### Data supplied
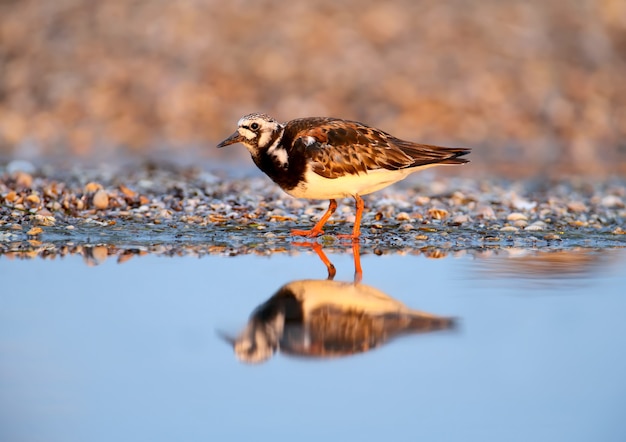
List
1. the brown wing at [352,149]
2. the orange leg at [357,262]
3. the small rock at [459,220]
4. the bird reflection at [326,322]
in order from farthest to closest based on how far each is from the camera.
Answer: the small rock at [459,220] < the brown wing at [352,149] < the orange leg at [357,262] < the bird reflection at [326,322]

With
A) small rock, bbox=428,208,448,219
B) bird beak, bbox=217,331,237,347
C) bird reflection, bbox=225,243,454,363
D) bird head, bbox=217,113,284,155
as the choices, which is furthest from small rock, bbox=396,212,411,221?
bird beak, bbox=217,331,237,347

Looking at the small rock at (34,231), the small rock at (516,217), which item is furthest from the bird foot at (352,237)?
the small rock at (34,231)

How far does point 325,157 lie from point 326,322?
3.57 meters

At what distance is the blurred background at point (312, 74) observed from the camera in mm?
21141

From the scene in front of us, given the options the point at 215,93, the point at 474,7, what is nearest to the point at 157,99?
the point at 215,93

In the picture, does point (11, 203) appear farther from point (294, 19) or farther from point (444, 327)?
point (294, 19)

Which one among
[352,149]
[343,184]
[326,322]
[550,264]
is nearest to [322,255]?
[343,184]

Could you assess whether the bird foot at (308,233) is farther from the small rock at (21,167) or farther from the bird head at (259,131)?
the small rock at (21,167)

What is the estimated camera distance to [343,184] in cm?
1114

### Exercise directions
Can you rewrite all of the records above with "bird foot" changed to "bird claw" and everything else left as it is, leaving out the pictures?

### Response to the exercise
List
1. the brown wing at [352,149]
2. the orange leg at [357,262]
3. the small rock at [459,220]
4. the bird reflection at [326,322]
in order from farthest to closest based on how far each is from the camera.
Answer: the small rock at [459,220] < the brown wing at [352,149] < the orange leg at [357,262] < the bird reflection at [326,322]

With
A) small rock, bbox=428,208,448,219
B) bird beak, bbox=217,331,237,347
C) bird reflection, bbox=225,243,454,363
D) bird head, bbox=217,113,284,155
as the choices, which is furthest from small rock, bbox=396,212,411,221?
bird beak, bbox=217,331,237,347

Looking at the small rock at (34,231), the small rock at (516,217), which item is furthest from the bird claw at (352,237)?
the small rock at (34,231)

How far does point 325,157 lie from point 326,322?
3.57 meters

At what distance is the blurred background at point (312, 74) observed from the camera in mm?
21141

From the scene in front of us, given the options the point at 215,93, the point at 474,7, what is nearest to the point at 157,99?
the point at 215,93

In the picture, does point (11, 203) appear farther from point (294, 19) or farther from point (444, 327)?
point (294, 19)

Which one among
[352,149]
[343,184]
[326,322]
[550,264]
is nearest to [322,255]?
[343,184]

Could you assess whether the bird claw at (308,233) is farther from the small rock at (21,167) or farther from the bird head at (259,131)?
the small rock at (21,167)

What is the estimated camera distance to [343,184] in cm?
1114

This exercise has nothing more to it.